(Questions about scene geometry)
_ _ _ _ _

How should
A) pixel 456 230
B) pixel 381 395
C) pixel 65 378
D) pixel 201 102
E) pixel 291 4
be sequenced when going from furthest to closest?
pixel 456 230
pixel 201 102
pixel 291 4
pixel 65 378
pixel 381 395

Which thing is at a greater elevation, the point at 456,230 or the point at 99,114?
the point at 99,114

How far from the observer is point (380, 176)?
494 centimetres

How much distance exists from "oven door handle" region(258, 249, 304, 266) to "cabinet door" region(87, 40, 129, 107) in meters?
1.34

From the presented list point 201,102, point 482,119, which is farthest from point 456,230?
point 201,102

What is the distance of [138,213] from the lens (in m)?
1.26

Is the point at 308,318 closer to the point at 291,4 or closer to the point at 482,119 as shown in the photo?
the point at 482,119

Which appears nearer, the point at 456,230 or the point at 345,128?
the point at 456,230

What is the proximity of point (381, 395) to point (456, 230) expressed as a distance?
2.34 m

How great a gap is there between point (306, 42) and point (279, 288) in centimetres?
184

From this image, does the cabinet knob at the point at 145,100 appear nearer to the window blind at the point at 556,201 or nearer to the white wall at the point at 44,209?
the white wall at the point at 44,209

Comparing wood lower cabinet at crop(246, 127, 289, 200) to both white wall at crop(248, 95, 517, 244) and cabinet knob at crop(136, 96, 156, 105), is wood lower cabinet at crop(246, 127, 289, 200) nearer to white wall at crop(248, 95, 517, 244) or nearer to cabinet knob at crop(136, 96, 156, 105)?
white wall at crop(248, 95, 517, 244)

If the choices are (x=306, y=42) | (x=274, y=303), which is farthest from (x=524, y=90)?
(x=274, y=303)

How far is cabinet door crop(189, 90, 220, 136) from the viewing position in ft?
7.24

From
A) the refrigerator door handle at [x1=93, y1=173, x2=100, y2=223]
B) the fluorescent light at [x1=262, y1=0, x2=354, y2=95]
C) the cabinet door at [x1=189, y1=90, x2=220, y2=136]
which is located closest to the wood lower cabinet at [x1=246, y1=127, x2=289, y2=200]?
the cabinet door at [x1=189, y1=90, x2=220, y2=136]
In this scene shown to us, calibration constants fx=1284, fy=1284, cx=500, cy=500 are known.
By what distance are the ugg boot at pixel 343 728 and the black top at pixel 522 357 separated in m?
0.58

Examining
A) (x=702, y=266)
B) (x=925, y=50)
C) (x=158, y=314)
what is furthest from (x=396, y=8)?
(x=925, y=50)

_ _ _ _ _

▶ **PROBLEM**
Extract, word for word, each line of the listing above.

▶ **EXERCISE RESULT**
How should
A) pixel 456 230
B) pixel 381 395
C) pixel 65 378
D) pixel 201 102
E) pixel 291 4
be sequenced when going from furthest to closest?
pixel 456 230
pixel 201 102
pixel 291 4
pixel 65 378
pixel 381 395

Which thing is at a greater elevation, the point at 456,230 or the point at 99,114?
the point at 99,114

How far from the observer is point (380, 176)?
494 centimetres

How much distance exists from "oven door handle" region(258, 249, 304, 266) to "cabinet door" region(87, 40, 129, 107) in meters?
1.34

From the presented list point 201,102, point 482,119, which is farthest from point 456,230?
point 201,102

What is the distance of [138,213] from the lens (in m)?
1.26

Is the point at 308,318 closer to the point at 291,4 or closer to the point at 482,119 as shown in the photo?
the point at 482,119

Which appears nearer, the point at 456,230 or the point at 345,128?
the point at 456,230

What is the proximity of point (381, 395) to point (456, 230) expressed as a distance?
2.34 m

How great a gap is there between point (306, 42) and point (279, 288) in centimetres?
184

From this image, does the cabinet knob at the point at 145,100 appear nearer to the window blind at the point at 556,201 or nearer to the white wall at the point at 44,209?
the white wall at the point at 44,209

Comparing wood lower cabinet at crop(246, 127, 289, 200) to both white wall at crop(248, 95, 517, 244) and cabinet knob at crop(136, 96, 156, 105), is wood lower cabinet at crop(246, 127, 289, 200) nearer to white wall at crop(248, 95, 517, 244) or nearer to cabinet knob at crop(136, 96, 156, 105)?
white wall at crop(248, 95, 517, 244)

If the choices are (x=306, y=42) | (x=274, y=303), which is farthest from (x=524, y=90)?
(x=274, y=303)

How far is cabinet door crop(189, 90, 220, 136) from the viewing position in ft?
7.24

From
A) the refrigerator door handle at [x1=93, y1=173, x2=100, y2=223]
B) the fluorescent light at [x1=262, y1=0, x2=354, y2=95]
C) the cabinet door at [x1=189, y1=90, x2=220, y2=136]
which is located closest to the wood lower cabinet at [x1=246, y1=127, x2=289, y2=200]?
the cabinet door at [x1=189, y1=90, x2=220, y2=136]
In this scene shown to us, calibration constants fx=1284, fy=1284, cx=500, cy=500 are known.
By what distance are the ugg boot at pixel 343 728 and the black top at pixel 522 357 separated in m?
0.58

Examining
A) (x=702, y=266)
B) (x=925, y=50)
C) (x=158, y=314)
what is furthest from (x=396, y=8)?
(x=925, y=50)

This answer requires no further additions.